>> start Recorded information

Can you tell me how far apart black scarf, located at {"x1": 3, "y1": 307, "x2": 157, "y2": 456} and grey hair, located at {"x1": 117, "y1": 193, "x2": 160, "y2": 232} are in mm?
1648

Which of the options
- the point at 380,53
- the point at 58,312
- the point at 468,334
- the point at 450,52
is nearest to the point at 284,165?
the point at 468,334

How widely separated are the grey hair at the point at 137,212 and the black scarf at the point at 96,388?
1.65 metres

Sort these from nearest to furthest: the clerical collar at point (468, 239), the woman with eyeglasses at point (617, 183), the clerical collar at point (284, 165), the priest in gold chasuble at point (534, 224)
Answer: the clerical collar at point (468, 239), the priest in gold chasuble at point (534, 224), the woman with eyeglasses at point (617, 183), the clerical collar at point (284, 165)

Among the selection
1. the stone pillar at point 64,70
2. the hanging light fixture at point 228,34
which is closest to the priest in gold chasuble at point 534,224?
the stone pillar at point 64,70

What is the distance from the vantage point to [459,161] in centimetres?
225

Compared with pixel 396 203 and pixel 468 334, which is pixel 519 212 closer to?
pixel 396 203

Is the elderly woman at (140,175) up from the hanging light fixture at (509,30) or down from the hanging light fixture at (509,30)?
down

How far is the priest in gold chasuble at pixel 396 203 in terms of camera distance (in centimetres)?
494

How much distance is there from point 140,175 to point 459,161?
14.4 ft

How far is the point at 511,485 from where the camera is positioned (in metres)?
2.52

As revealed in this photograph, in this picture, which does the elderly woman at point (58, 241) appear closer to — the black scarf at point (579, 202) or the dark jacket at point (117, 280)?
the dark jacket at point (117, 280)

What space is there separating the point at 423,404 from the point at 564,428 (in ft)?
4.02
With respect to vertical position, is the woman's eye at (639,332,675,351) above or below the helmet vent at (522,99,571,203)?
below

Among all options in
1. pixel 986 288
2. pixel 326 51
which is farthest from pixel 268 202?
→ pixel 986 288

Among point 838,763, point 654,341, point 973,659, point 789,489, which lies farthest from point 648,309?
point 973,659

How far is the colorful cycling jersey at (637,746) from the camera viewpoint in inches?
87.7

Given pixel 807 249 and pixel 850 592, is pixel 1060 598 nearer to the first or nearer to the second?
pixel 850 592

>> end Recorded information

» Task to complete:
Reproduce every row above verbatim, from the first to the last.

» Answer:
Can you tell me how far apart black scarf, located at {"x1": 3, "y1": 307, "x2": 157, "y2": 456} and grey hair, located at {"x1": 117, "y1": 193, "x2": 160, "y2": 232} are in mm?
1648

Which of the options
- the point at 380,53
- the point at 58,312
- the point at 468,334
- the point at 450,52
is nearest to the point at 284,165?
the point at 468,334

How widely separated are the grey hair at the point at 137,212 and the black scarf at the point at 96,388?
1.65 metres

Sort these from nearest to furthest: the clerical collar at point (468, 239), the woman with eyeglasses at point (617, 183), the clerical collar at point (284, 165), the priest in gold chasuble at point (534, 224)
Answer: the clerical collar at point (468, 239), the priest in gold chasuble at point (534, 224), the woman with eyeglasses at point (617, 183), the clerical collar at point (284, 165)

Among the selection
1. the stone pillar at point 64,70
2. the hanging light fixture at point 228,34
which is closest to the priest in gold chasuble at point 534,224?
the stone pillar at point 64,70

What is the distance from the vantage point to [459,161] in centimetres?
225

Compared with pixel 396 203 and pixel 468 334, which is pixel 519 212 closer to?
pixel 396 203

Is the elderly woman at (140,175) up from the hanging light fixture at (509,30) or down from the hanging light fixture at (509,30)?
down

How far is the priest in gold chasuble at pixel 396 203 in terms of camera distance (in centimetres)?
494

How much distance is there from point 140,175 to point 459,161?
14.4 ft

How far is the point at 511,485 from where the camera is positioned (in metres)?
2.52

As revealed in this photograph, in this picture, which does the elderly woman at point (58, 241) appear closer to — the black scarf at point (579, 202) or the dark jacket at point (117, 280)?
the dark jacket at point (117, 280)

What space is there separating the point at 423,404 from the point at 564,428 (in ft)?
4.02
With respect to vertical position, is the woman's eye at (639,332,675,351) above or below the helmet vent at (522,99,571,203)?
below

Among all options in
1. pixel 986 288
2. pixel 326 51
which is farthest from pixel 268 202?
→ pixel 986 288

Among point 838,763, point 654,341, point 973,659, point 789,489, which lies farthest from point 648,309?
point 973,659

How far is the colorful cycling jersey at (637,746) from the camera viewpoint in inches?
87.7

Given pixel 807 249 and pixel 850 592, is pixel 1060 598 nearer to the first or nearer to the second?
pixel 850 592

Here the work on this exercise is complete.